(Data pulled from a collection)
------------------------------------------------------------
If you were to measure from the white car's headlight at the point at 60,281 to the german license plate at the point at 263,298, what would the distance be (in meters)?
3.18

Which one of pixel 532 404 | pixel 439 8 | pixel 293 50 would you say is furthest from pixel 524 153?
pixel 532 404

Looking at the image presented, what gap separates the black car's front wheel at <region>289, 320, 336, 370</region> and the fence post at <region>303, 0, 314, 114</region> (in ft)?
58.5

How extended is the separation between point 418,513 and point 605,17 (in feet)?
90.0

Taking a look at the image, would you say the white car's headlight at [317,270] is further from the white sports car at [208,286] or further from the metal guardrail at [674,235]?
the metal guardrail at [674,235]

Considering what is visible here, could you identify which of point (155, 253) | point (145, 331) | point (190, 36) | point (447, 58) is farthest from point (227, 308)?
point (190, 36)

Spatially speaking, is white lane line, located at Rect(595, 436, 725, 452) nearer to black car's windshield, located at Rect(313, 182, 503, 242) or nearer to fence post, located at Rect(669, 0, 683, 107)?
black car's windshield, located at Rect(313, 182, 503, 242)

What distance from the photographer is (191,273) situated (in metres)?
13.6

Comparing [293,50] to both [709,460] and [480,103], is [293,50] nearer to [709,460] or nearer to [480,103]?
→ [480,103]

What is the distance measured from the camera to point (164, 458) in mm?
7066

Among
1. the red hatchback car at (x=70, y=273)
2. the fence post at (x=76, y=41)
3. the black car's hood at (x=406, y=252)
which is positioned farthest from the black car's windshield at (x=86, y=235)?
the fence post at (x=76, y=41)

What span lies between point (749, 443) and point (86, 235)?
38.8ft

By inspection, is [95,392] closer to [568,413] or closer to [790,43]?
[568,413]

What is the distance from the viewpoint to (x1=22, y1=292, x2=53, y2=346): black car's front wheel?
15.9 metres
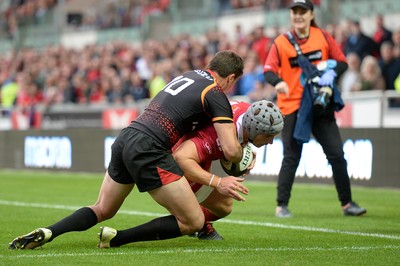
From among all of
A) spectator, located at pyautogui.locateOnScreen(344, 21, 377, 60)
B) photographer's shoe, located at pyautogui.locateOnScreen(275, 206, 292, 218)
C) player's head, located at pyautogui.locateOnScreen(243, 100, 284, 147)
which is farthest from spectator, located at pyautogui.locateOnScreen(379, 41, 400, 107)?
player's head, located at pyautogui.locateOnScreen(243, 100, 284, 147)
------------------------------------------------------------
What is expected: Can you reproduce word for word the rows starting at the line containing "Taking a look" and ending at the line containing "15.9 metres", including both of those lines?

Right answer:
Taking a look at the image, would you say the white car's headlight at [317,270] is further from the white sports car at [208,286] or further from the metal guardrail at [674,235]?
the metal guardrail at [674,235]

Considering what is visible here, could you identify which of point (155, 253) | point (145, 331) | point (190, 36) | point (447, 58) is farthest from point (227, 308)?
point (190, 36)

Spatially speaking, is white lane line, located at Rect(595, 436, 725, 452) nearer to black car's windshield, located at Rect(313, 182, 503, 242) or nearer to fence post, located at Rect(669, 0, 683, 107)?
black car's windshield, located at Rect(313, 182, 503, 242)

What distance from the photographer is (191,273) situated (in metres)?
13.6

Comparing [293,50] to both [709,460] and [480,103], is [293,50] nearer to [709,460] or nearer to [480,103]?
→ [480,103]

What is the distance measured from the camera to point (164, 458) in mm?
7066

Among
1. the red hatchback car at (x=70, y=273)
2. the fence post at (x=76, y=41)
3. the black car's hood at (x=406, y=252)
which is positioned farthest from the black car's windshield at (x=86, y=235)?
the fence post at (x=76, y=41)

What span lies between point (749, 443) and point (86, 235)?
38.8ft

By inspection, is [95,392] closer to [568,413] or closer to [790,43]?
[568,413]

What is the distance from the viewpoint to (x1=22, y1=292, x2=53, y2=346): black car's front wheel?
15.9 metres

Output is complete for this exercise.